Saved data entries
[Start of Attachment]
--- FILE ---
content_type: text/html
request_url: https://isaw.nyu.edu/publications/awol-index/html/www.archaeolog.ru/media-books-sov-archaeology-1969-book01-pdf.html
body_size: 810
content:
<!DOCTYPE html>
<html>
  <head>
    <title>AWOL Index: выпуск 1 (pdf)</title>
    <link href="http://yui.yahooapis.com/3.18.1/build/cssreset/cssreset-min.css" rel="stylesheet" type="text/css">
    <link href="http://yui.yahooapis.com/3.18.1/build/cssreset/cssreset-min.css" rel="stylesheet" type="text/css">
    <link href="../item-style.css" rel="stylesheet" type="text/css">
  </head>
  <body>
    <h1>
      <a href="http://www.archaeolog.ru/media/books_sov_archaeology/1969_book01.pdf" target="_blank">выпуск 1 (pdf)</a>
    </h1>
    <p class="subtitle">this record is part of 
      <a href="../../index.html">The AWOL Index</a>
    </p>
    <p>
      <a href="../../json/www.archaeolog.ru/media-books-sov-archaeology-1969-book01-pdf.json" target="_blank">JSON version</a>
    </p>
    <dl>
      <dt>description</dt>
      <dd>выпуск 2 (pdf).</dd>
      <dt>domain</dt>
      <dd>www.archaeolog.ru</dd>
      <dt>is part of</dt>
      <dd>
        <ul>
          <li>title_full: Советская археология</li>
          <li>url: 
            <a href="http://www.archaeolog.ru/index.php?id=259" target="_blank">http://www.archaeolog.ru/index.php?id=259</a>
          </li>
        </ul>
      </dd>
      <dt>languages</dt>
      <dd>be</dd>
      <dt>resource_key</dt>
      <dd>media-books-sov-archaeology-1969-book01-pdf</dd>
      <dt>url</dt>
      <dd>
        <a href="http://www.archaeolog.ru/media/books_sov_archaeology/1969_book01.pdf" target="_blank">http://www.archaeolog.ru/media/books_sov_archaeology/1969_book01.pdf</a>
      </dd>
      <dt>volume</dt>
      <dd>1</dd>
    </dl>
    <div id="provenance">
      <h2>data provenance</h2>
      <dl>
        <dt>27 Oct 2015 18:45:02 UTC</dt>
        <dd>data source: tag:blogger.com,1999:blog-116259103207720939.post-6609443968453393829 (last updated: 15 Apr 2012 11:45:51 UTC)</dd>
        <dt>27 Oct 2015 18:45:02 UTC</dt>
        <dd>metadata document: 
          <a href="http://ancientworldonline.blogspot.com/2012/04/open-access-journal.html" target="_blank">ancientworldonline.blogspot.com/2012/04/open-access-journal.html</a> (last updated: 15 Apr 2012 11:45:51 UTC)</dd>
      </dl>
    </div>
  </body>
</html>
[End of Attachment]
#### TASK PROMPT
Read through the entries above and copy each line that has the string "href" in it.

#### EXERCISE RESULT
    <link href="http://yui.yahooapis.com/3.18.1/build/cssreset/cssreset-min.css" rel="stylesheet" type="text/css">
    <link href="http://yui.yahooapis.com/3.18.1/build/cssreset/cssreset-min.css" rel="stylesheet" type="text/css">
    <link href="../item-style.css" rel="stylesheet" type="text/css">
      <a href="http://www.archaeolog.ru/media/books_sov_archaeology/1969_book01.pdf" target="_blank">выпуск 1 (pdf)</a>
      <a href="../../index.html">The AWOL Index</a>
      <a href="../../json/www.archaeolog.ru/media-books-sov-archaeology-1969-book01-pdf.json" target="_blank">JSON version</a>
            <a href="http://www.archaeolog.ru/index.php?id=259" target="_blank">http://www.archaeolog.ru/index.php?id=259</a>
        <a href="http://www.archaeolog.ru/media/books_sov_archaeology/1969_book01.pdf" target="_blank">http://www.archaeolog.ru/media/books_sov_archaeology/1969_book01.pdf</a>
          <a href="http://ancientworldonline.blogspot.com/2012/04/open-access-journal.html" target="_blank">ancientworldonline.blogspot.com/2012/04/open-access-journal.html</a> (last updated: 15 Apr 2012 11:45:51 UTC)</dd>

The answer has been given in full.